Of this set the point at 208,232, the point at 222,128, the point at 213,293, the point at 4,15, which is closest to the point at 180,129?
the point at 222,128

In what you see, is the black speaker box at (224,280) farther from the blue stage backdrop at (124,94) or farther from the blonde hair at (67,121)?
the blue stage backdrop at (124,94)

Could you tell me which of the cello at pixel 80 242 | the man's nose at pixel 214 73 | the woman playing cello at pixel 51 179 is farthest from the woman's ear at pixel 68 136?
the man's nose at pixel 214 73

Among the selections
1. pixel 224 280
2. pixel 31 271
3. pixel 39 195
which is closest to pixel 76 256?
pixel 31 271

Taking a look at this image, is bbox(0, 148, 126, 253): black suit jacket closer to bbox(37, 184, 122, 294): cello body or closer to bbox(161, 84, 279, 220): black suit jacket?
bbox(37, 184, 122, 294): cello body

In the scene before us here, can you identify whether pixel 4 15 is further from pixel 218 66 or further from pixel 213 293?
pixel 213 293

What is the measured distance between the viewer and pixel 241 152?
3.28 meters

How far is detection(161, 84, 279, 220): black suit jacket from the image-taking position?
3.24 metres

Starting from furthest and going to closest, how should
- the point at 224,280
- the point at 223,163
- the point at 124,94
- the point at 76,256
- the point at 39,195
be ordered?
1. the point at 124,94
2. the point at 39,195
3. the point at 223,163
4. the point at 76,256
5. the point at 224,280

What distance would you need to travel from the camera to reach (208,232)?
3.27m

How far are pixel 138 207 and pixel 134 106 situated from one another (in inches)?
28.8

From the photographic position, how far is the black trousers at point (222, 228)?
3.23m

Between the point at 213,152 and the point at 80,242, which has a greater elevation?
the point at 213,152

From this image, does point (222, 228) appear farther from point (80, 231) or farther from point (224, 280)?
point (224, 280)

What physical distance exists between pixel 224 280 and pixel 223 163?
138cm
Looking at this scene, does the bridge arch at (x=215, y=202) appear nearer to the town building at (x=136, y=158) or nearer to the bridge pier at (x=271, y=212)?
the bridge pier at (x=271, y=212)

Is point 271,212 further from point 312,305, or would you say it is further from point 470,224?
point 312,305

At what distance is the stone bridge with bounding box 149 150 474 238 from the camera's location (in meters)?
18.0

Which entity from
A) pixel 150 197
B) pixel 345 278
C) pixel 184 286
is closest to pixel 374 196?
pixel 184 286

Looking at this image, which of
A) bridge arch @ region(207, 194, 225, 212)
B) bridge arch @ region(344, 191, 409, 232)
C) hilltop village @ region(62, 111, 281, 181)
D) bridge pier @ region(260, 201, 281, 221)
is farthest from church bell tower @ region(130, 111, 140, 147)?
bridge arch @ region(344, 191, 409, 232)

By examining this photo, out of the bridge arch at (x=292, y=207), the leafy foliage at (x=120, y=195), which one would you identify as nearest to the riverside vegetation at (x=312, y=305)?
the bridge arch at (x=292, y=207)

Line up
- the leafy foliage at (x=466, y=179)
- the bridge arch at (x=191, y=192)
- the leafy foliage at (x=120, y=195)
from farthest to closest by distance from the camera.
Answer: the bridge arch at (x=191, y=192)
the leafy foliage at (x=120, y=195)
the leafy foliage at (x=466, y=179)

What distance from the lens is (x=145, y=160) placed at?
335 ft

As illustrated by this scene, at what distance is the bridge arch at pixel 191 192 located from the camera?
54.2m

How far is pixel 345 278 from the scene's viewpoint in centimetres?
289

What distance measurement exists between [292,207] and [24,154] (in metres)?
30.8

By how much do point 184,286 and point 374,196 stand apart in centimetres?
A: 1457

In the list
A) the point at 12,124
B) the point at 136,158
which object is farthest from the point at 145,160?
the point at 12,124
---
### WHAT YOU SHOULD DO
Please convert the rows, starting with the line that contains "In the scene" and going on through the line that contains "3.28 meters", into a Markdown table with the columns No. and Line, leaving out blank lines.

### OUTPUT FOR THIS TASK
| No. | Line |
|---|---|
| 1 | In the scene before us here, can you identify whether pixel 4 15 is further from pixel 218 66 or further from pixel 213 293? |
| 2 | pixel 213 293 |
| 3 | What is the measured distance between the viewer and pixel 241 152? |
| 4 | 3.28 meters |